[GIVEN DATA Boundary: Start]

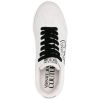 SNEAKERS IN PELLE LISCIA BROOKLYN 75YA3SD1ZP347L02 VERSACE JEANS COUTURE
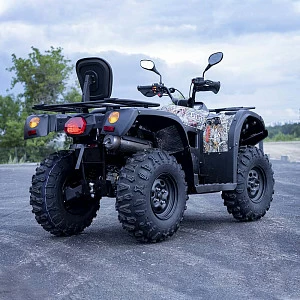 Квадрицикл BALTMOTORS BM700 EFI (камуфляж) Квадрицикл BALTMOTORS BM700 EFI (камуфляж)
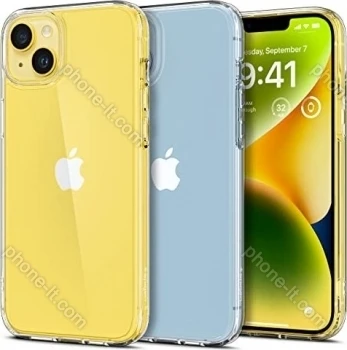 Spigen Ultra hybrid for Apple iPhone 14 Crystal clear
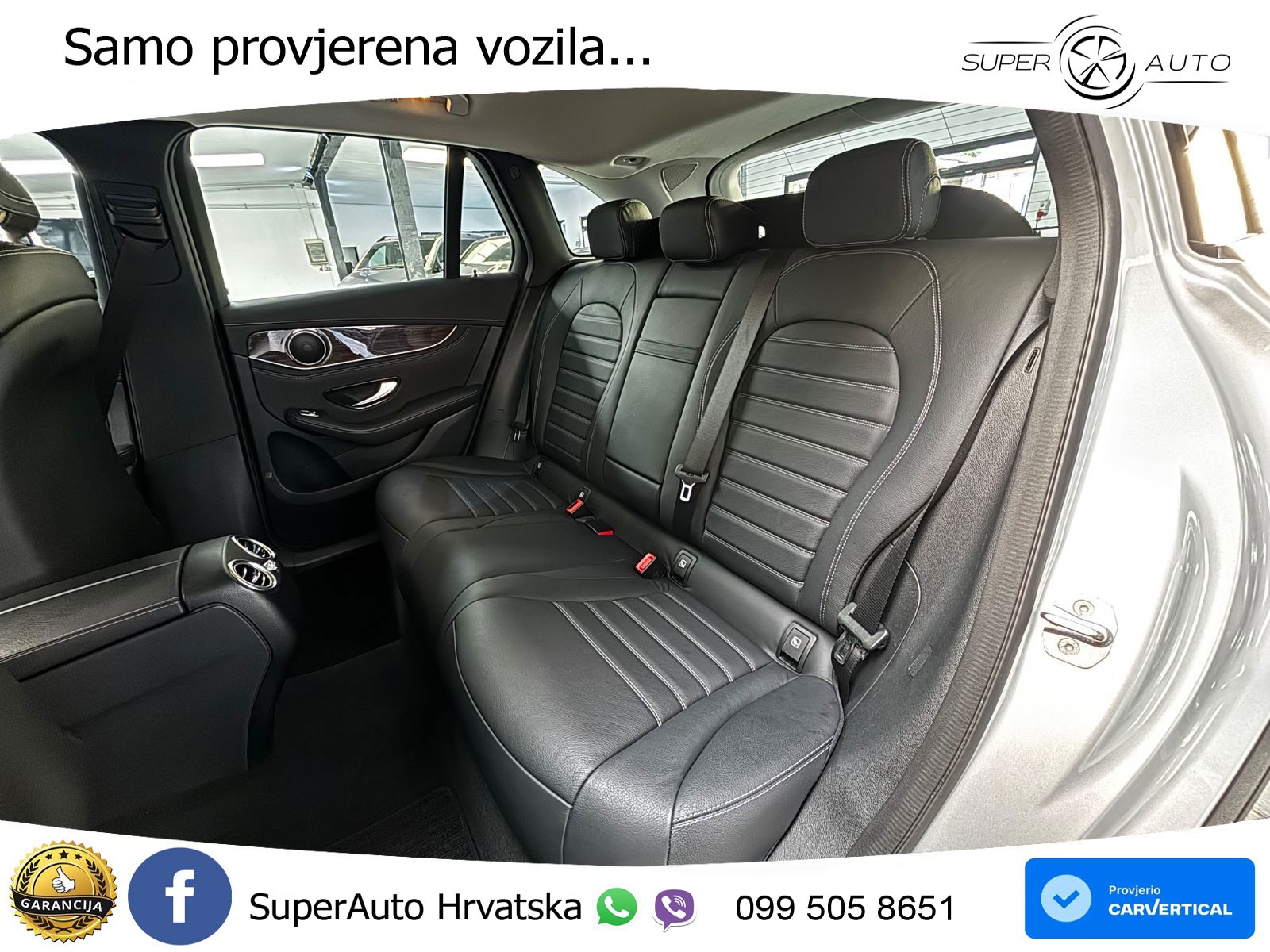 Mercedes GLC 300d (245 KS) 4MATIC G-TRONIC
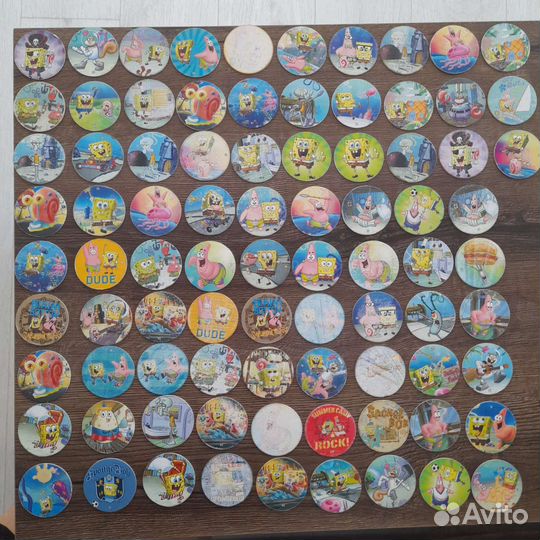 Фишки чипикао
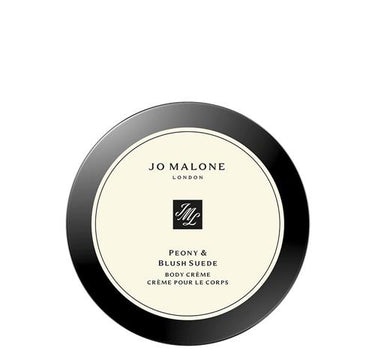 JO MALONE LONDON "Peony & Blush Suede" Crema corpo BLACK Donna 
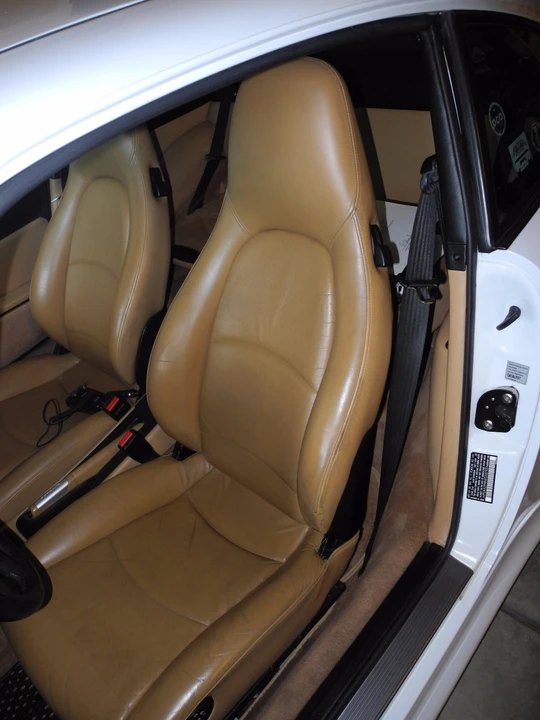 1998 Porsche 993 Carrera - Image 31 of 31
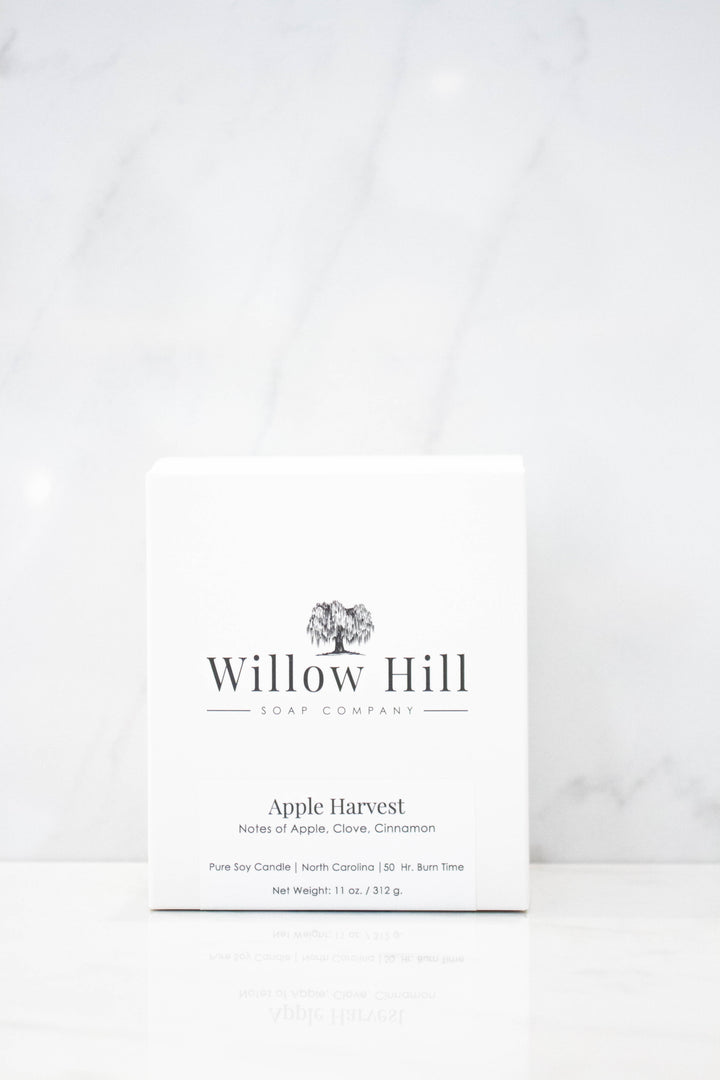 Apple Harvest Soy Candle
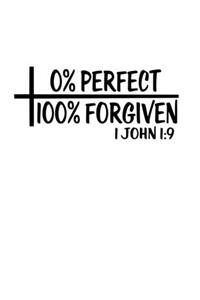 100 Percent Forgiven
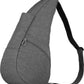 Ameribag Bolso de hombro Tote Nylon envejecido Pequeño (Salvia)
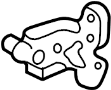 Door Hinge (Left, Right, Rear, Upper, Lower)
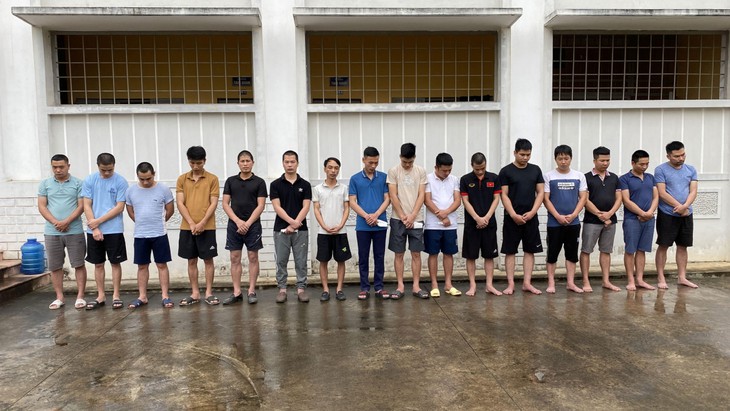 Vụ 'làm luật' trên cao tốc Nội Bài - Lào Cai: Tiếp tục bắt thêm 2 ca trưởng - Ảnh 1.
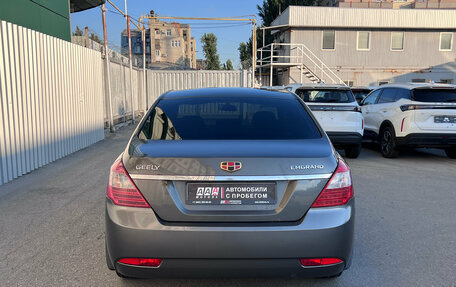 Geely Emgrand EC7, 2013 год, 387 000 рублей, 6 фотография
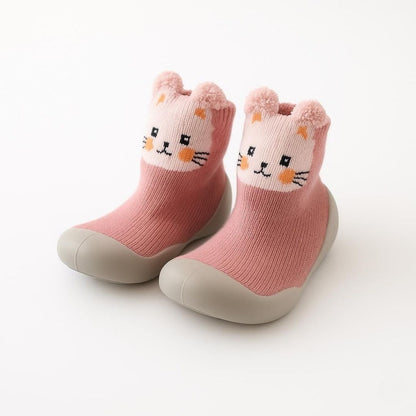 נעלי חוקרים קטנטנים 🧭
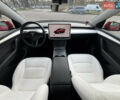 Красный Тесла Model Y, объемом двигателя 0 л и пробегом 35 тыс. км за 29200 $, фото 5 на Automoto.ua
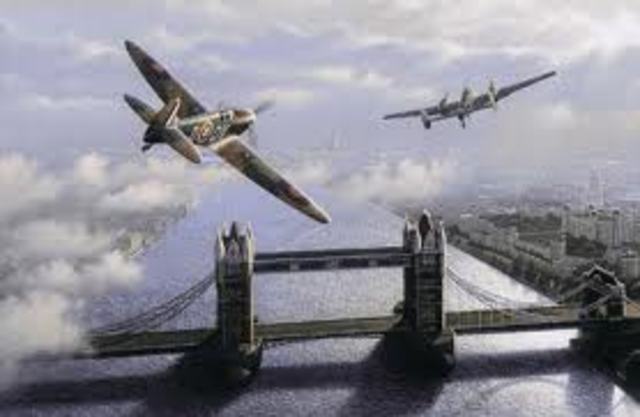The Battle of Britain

[GIVEN DATA Boundary: End]

▸ DIRECTIONS:
Render the entries above as a JSON list of strings, one string per line, with blank lines skipped and the bracketed picture markers left out.

▸ TASK ANSWER:
[
  " SNEAKERS IN PELLE LISCIA BROOKLYN 75YA3SD1ZP347L02 VERSACE JEANS COUTURE",
  " Квадрицикл BALTMOTORS BM700 EFI (камуфляж) Квадрицикл BALTMOTORS BM700 EFI (камуфляж)",
  " Spigen Ultra hybrid for Apple iPhone 14 Crystal clear",
  " Mercedes GLC 300d (245 KS) 4MATIC G-TRONIC",
  " Фишки чипикао",
  " JO MALONE LONDON \"Peony & Blush Suede\" Crema corpo BLACK Donna ",
  " 1998 Porsche 993 Carrera - Image 31 of 31",
  " Apple Harvest Soy Candle",
  " 100 Percent Forgiven",
  " Ameribag Bolso de hombro Tote Nylon envejecido Pequeño (Salvia)",
  " Door Hinge (Left, Right, Rear, Upper, Lower)",
  " Vụ 'làm luật' trên cao tốc Nội Bài - Lào Cai: Tiếp tục bắt thêm 2 ca trưởng - Ảnh 1.",
  " Geely Emgrand EC7, 2013 год, 387 000 рублей, 6 фотография",
  " נעלי חוקרים קטנטנים 🧭",
  " Красный Тесла Model Y, объемом двигателя 0 л и пробегом 35 тыс. км за 29200 $, фото 5 на Automoto.ua",
  "The Battle of Britain"
]